• Exercise goal
In the entries below, find the line with "Nicole Miller Bristol", then set it down exactly along with each line after it to the end, skipping any pictures.

• Input
○ ○ ○ ○ ○ ○ ○

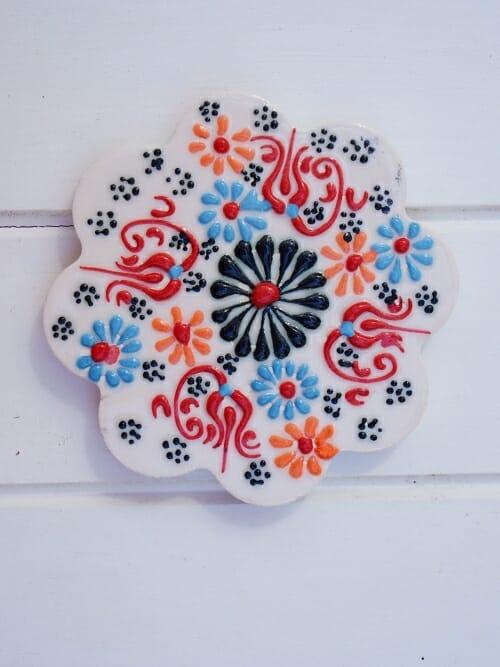 hand painted ceramic Turkish coaster white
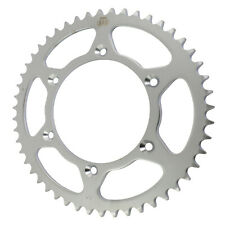 NEW SUZUKI RM125 2000 - 2005 CARBON STEEL REAR SPROCKET 49 TOOTH TRIPLE-S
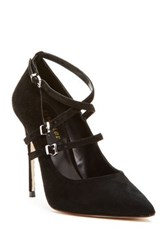 Nicole Miller Bristol Genuine Leather Stiletto Pump Black
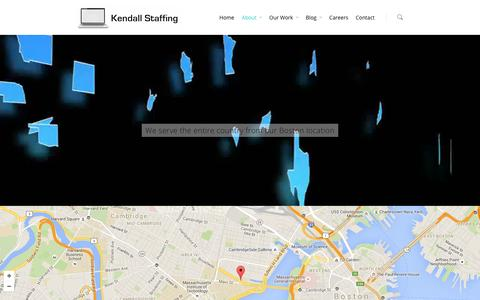 Screenshot of Locations Page kendallstaffing.com - Locations - Kendall Staffing - captured Feb. 14, 2016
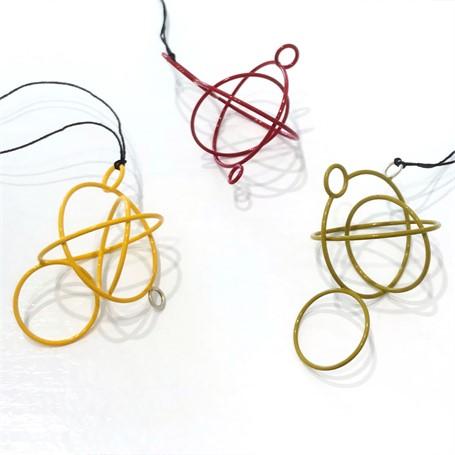 Small Circle Pendants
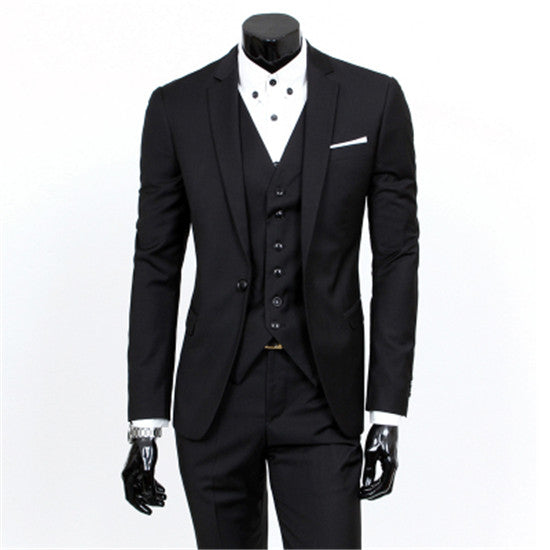 blazers + pants + vest set /Men's fashion three piece suit sets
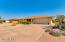 12435 W SPRING RIDGE Drive, Sun City West, AZ 85375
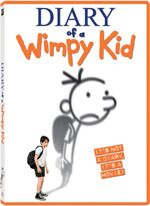 Diary Of A Wimpy Kid Back To School Essentials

○ ○ ○ ○ ○ ○ ○

• Solution to the problem
 Nicole Miller Bristol Genuine Leather Stiletto Pump Black
 Screenshot of Locations Page kendallstaffing.com - Locations - Kendall Staffing - captured Feb. 14, 2016
 Small Circle Pendants
 blazers + pants + vest set /Men's fashion three piece suit sets
 12435 W SPRING RIDGE Drive, Sun City West, AZ 85375
 Diary Of A Wimpy Kid Back To School Essentials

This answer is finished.